**INSTRUCTION:** Rewrite all of the data below with every instance of "speed limit sign" replaced by "traffic sign", leaving everything else unchanged. Omit the pictures from your rewritten version.
(begin)
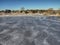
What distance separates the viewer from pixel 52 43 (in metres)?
13.5

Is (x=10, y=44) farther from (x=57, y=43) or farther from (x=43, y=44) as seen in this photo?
(x=57, y=43)

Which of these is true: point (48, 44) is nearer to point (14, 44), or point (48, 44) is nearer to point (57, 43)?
point (57, 43)

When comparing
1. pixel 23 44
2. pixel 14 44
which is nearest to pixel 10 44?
pixel 14 44

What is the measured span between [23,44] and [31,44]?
27.4 inches

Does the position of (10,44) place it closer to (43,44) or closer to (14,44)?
(14,44)

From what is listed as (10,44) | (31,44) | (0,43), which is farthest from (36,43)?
(0,43)

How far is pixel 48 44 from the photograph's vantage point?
42.9 ft

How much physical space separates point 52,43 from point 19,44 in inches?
118

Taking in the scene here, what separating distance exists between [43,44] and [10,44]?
9.52 feet

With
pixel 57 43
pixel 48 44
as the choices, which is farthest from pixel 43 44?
pixel 57 43

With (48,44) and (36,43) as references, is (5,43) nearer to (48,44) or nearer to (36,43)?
(36,43)

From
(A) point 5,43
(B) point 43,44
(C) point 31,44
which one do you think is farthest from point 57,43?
(A) point 5,43

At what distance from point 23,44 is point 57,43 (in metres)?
3.15

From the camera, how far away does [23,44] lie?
12.9 metres
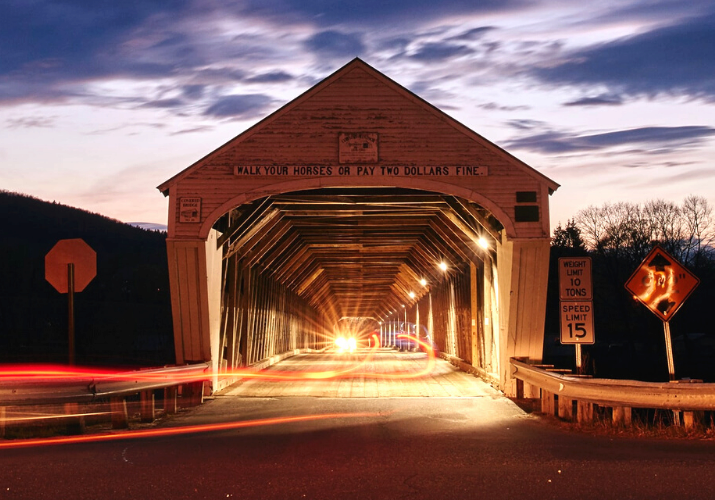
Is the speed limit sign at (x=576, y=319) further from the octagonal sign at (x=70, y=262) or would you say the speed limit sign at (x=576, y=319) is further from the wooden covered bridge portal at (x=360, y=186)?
the octagonal sign at (x=70, y=262)

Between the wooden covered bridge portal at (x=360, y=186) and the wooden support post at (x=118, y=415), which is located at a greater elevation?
the wooden covered bridge portal at (x=360, y=186)

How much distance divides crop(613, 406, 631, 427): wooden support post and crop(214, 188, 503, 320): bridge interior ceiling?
22.2 feet

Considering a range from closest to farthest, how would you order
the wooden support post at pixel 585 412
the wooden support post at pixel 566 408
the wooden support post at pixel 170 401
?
the wooden support post at pixel 585 412
the wooden support post at pixel 566 408
the wooden support post at pixel 170 401

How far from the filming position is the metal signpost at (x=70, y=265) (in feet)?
38.5

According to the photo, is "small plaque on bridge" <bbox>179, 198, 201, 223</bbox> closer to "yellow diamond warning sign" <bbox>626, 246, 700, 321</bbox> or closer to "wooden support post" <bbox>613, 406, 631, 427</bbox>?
"yellow diamond warning sign" <bbox>626, 246, 700, 321</bbox>

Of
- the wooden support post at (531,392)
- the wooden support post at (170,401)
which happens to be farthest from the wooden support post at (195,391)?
the wooden support post at (531,392)

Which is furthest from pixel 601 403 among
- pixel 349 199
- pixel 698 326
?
pixel 698 326

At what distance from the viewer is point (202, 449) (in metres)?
8.98

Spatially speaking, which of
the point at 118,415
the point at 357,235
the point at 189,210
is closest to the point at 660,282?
the point at 118,415

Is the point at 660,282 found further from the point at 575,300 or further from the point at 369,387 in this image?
the point at 369,387

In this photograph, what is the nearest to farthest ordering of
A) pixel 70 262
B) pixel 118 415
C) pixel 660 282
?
pixel 118 415, pixel 660 282, pixel 70 262

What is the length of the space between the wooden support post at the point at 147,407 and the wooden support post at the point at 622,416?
258 inches

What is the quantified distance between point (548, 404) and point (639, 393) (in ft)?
7.39

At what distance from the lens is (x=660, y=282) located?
37.9ft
(end)
**TASK OUTPUT:**
What distance separates the viewer from pixel 52 43 (in metres)?
13.5

Is (x=10, y=44) farther from (x=57, y=43) or farther from (x=43, y=44) as seen in this photo?
(x=57, y=43)

Which of these is true: point (48, 44) is nearer to point (14, 44), or point (48, 44) is nearer to point (57, 43)?
point (57, 43)

When comparing
1. pixel 23 44
2. pixel 14 44
which is nearest to pixel 10 44?
pixel 14 44

What is the measured span between [23,44] and [31,44]?
27.4 inches

Does the position of (10,44) place it closer to (43,44) or closer to (14,44)?
(14,44)

From what is listed as (10,44) | (31,44) | (0,43), which is farthest from (36,43)?
(0,43)

How far is pixel 48 44 from the photograph's vantage point?
42.9 ft

How much physical space separates point 52,43 from point 19,44 in inches?
118

Taking in the scene here, what separating distance exists between [43,44] and [10,44]?
9.52 feet

With
pixel 57 43
pixel 48 44
as the choices, which is farthest from pixel 43 44?
pixel 57 43

With (48,44) and (36,43) as references, is (5,43) nearer to (48,44) or nearer to (36,43)?
(36,43)

From
(A) point 5,43
(B) point 43,44
(C) point 31,44
which one do you think is farthest from point 57,43?
(A) point 5,43

At what distance from point 23,44 is point 57,43 (in metres)?
3.15

From the camera, how far away does [23,44] lie?
12.9 metres
Is the traffic sign at (x=576, y=319) further from the octagonal sign at (x=70, y=262) or would you say the traffic sign at (x=576, y=319) is further from the wooden covered bridge portal at (x=360, y=186)?
the octagonal sign at (x=70, y=262)

Between the wooden covered bridge portal at (x=360, y=186) and the wooden support post at (x=118, y=415), which is located at a greater elevation?
the wooden covered bridge portal at (x=360, y=186)

How much distance divides crop(613, 406, 631, 427): wooden support post and crop(214, 188, 503, 320): bridge interior ceiling?
22.2 feet

Considering a range from closest to farthest, how would you order
the wooden support post at pixel 585 412
the wooden support post at pixel 566 408
the wooden support post at pixel 170 401
?
the wooden support post at pixel 585 412
the wooden support post at pixel 566 408
the wooden support post at pixel 170 401

How far from the filming position is the metal signpost at (x=70, y=265) (in feet)?
38.5

According to the photo, is "small plaque on bridge" <bbox>179, 198, 201, 223</bbox> closer to "yellow diamond warning sign" <bbox>626, 246, 700, 321</bbox> or closer to "wooden support post" <bbox>613, 406, 631, 427</bbox>?
"yellow diamond warning sign" <bbox>626, 246, 700, 321</bbox>

Of
- the wooden support post at (531,392)
- the wooden support post at (170,401)
which happens to be farthest from the wooden support post at (195,391)?
the wooden support post at (531,392)

Which is furthest from pixel 601 403 among
- pixel 349 199
- pixel 698 326
?
pixel 698 326

At what distance from the viewer is point (202, 449) (in metres)?
8.98

Spatially speaking, which of
the point at 118,415
the point at 357,235
the point at 189,210
is closest to the point at 660,282?
the point at 118,415

Is the point at 660,282 found further from the point at 575,300 or further from the point at 369,387 in this image?
the point at 369,387

In this photograph, what is the nearest to farthest ordering of
A) pixel 70 262
B) pixel 118 415
C) pixel 660 282
?
pixel 118 415, pixel 660 282, pixel 70 262

What is the length of the space between the wooden support post at the point at 147,407 and the wooden support post at the point at 622,416?
258 inches

What is the quantified distance between point (548, 404) and point (639, 393) (in ft)?
7.39

At what distance from the lens is (x=660, y=282) located?
37.9ft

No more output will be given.